▶ **About this task**
All of the data should be repeated exactly; pictures are not part of the copy.

[[ Data for review, beginning ]]

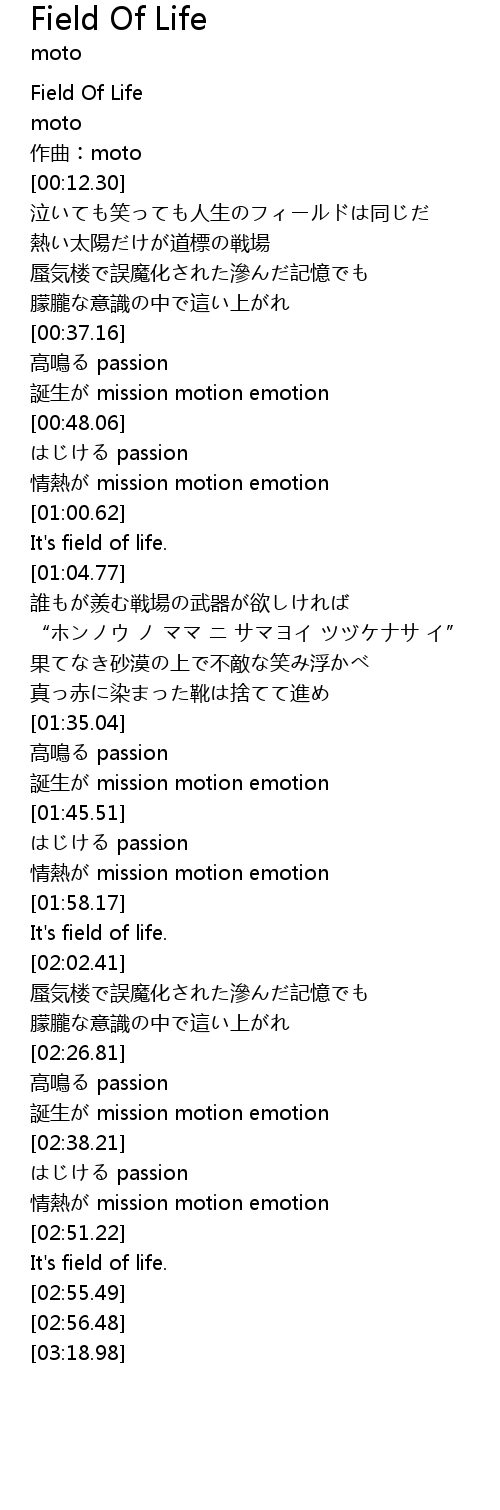 Field Of Life
moto

Field Of Life
moto
作曲：moto
[00:12.30]
泣いても笑っても人生のフィールドは同じだ
熱い太陽だけが道標の戦場
蜃気楼で誤魔化された滲んだ記憶でも
朦朧な意識の中で這い上がれ
[00:37.16]
高鳴る passion
誕生が mission motion emotion
[00:48.06]
はじける passion
情熱が mission motion emotion
[01:00.62]
It's field of life.
[01:04.77]
誰もが羨む戦場の武器が欲しければ
“ホンノウ ノ ママ ニ サマヨイ ツヅケナサ イ”
果てなき砂漠の上で不敵な笑み浮かべ
真っ赤に染まった靴は捨てて進め
[01:35.04]
高鳴る passion
誕生が mission motion emotion
[01:45.51]
はじける passion
情熱が mission motion emotion
[01:58.17]
It's field of life.
[02:02.41]
蜃気楼で誤魔化された滲んだ記憶でも
朦朧な意識の中で這い上がれ
[02:26.81]
高鳴る passion
誕生が mission motion emotion
[02:38.21]
はじける passion
情熱が mission motion emotion
[02:51.22]
It's field of life.
[02:55.49]
[02:56.48]
[03:18.98]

[[ Data for review, end ]]

▶ **Exercise answer**
 Field Of Life
moto

Field Of Life
moto
作曲：moto
[00:12.30]
泣いても笑っても人生のフィールドは同じだ
熱い太陽だけが道標の戦場
蜃気楼で誤魔化された滲んだ記憶でも
朦朧な意識の中で這い上がれ
[00:37.16]
高鳴る passion
誕生が mission motion emotion
[00:48.06]
はじける passion
情熱が mission motion emotion
[01:00.62]
It's field of life.
[01:04.77]
誰もが羨む戦場の武器が欲しければ
“ホンノウ ノ ママ ニ サマヨイ ツヅケナサ イ”
果てなき砂漠の上で不敵な笑み浮かべ
真っ赤に染まった靴は捨てて進め
[01:35.04]
高鳴る passion
誕生が mission motion emotion
[01:45.51]
はじける passion
情熱が mission motion emotion
[01:58.17]
It's field of life.
[02:02.41]
蜃気楼で誤魔化された滲んだ記憶でも
朦朧な意識の中で這い上がれ
[02:26.81]
高鳴る passion
誕生が mission motion emotion
[02:38.21]
はじける passion
情熱が mission motion emotion
[02:51.22]
It's field of life.
[02:55.49]
[02:56.48]
[03:18.98]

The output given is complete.